Il 22 marzo a Milano la prima mostra alla Galleria Monica De Cardenas di Milano

Written by Lucia Tozzi il 22 March 2017
Aggiornato il 26 March 2017

Foto di Andrea Nelli

Place of birth

Roma

Place of residence

Torino

Attività

Artista

Tra gli appassionati al lavoro di Rä di Martino c’è chi associa il suo nome a paesaggi desertici e rovine moderne, e chi invece impazzisce soprattutto per i ventriloqui che popolano i suoi film e video, che interpretano in contesti stranianti spezzoni di dialoghi di antichi cult, o assurdi blateramenti di persone comuni. La sua è la storia fortunata di una persona che ha incontrato delle persone intelligenti al momento giusto: negli anni della formazione a Londra, dove era andata convinta di fare cinema, trovò qualcuno che la distolse da una passione che non le si attanagliava, dirottandola sull’arte. E così, invece di passare anni noioserrimi ad ammazzarsi di campi e controcampi, Rä ha usato il cinema come un punching ball, giocando sui resti dei set, sui frammenti di dialogo, sugli attrezzi costruiti dai tecnici delle luci, su tutti i dispositivi metafilmici su cui le è capitato di focalizzare l’attenzione. L’ultimo progetto è un remake, o meglio una reinterpretazione labirintica, del celebre film, The Swimmer, con un Burt Lancaster in costume che attraversava Los Angeles passando dalle piscine di amici e conoscenti. Da questa idea è scaturito un film ambientato a Marrakech con Filippo Timi e Valeria Golino, La controfigura, che uscirà in autunno, un libro Humboldt Books, e ora una mostra che inaugura un nuovo rapporto con la galleria Monica De Cardenas a Milano, The Day He Swims thru Marrakech.

The Swimmer #5, 2017 archival pigment print on barytha paper image cm 16 x 29,5, cm 21,5 x 34,5 framed
The Swimmer #5, 2017 archival pigment print on barytha paper image cm 16 x 29,5, cm 21,5 x 34,5 framed

ZERO: Rä, tu vivi sempre a Torino?
Rä di Martino: si, sto a Torino perché il mio fidanzato è di lì. Viviamo tra la città e la campagna. E poi sono sempre in giro per lavoro.

Ti piace vivere a Torino?
Abbastanza. È una città molto piccola, dove non avvengono molte cose, è tutto tranquillo. Non è come Milano che è sempre viva, o alcune città giganti a cui sono abituata.

COMPITO A:
Rispondi a queste domande sul testo su Rä di Martino, una per riga:
(i) In quale città si è formata l'artista?
(ii) Quali attori recitano in La controfigura?
(iii) Perché l'artista vive a Torino?

DATI REGISTRATI:
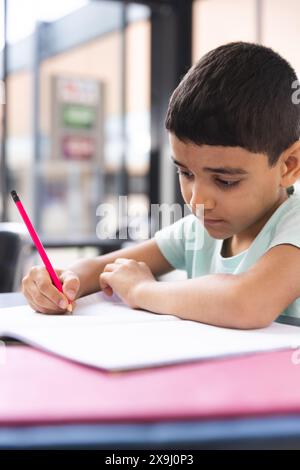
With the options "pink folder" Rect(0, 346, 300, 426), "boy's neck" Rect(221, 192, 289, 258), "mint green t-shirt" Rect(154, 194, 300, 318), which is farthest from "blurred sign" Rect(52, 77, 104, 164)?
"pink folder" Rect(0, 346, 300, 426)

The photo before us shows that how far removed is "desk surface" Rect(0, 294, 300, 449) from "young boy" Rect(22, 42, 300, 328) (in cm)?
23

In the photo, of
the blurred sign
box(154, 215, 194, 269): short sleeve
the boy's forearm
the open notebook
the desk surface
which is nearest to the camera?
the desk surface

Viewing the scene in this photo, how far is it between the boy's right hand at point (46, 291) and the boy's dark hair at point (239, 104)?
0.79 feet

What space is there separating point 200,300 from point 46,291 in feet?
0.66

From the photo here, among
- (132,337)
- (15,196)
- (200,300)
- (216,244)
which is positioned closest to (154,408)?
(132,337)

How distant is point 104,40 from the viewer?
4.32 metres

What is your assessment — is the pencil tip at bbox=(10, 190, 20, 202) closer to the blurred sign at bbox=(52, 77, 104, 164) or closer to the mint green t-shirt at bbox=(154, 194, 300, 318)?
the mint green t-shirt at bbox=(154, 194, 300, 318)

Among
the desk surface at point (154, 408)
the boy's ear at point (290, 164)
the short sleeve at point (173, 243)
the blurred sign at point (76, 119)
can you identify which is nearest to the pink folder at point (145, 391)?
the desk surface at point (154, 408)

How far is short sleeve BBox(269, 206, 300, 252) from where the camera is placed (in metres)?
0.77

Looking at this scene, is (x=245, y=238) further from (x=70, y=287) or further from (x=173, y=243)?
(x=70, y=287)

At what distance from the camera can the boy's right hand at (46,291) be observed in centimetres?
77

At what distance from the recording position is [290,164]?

COMPITO B:
Per favore, estrai dai record ogni riga che contiene la stringa "which", distinguendo tra maiuscole e minuscole.

SOLUZIONE A:
(i) A Londra.
(ii) Filippo Timi e Valeria Golino.
(iii) Perché il suo fidanzato è di lì.

SOLUZIONE B:
With the options "pink folder" Rect(0, 346, 300, 426), "boy's neck" Rect(221, 192, 289, 258), "mint green t-shirt" Rect(154, 194, 300, 318), which is farthest from "blurred sign" Rect(52, 77, 104, 164)?
which is nearest to the camera?
which is positioned closest to (154,408)?
can you identify which is nearest to the pink folder at point (145, 391)?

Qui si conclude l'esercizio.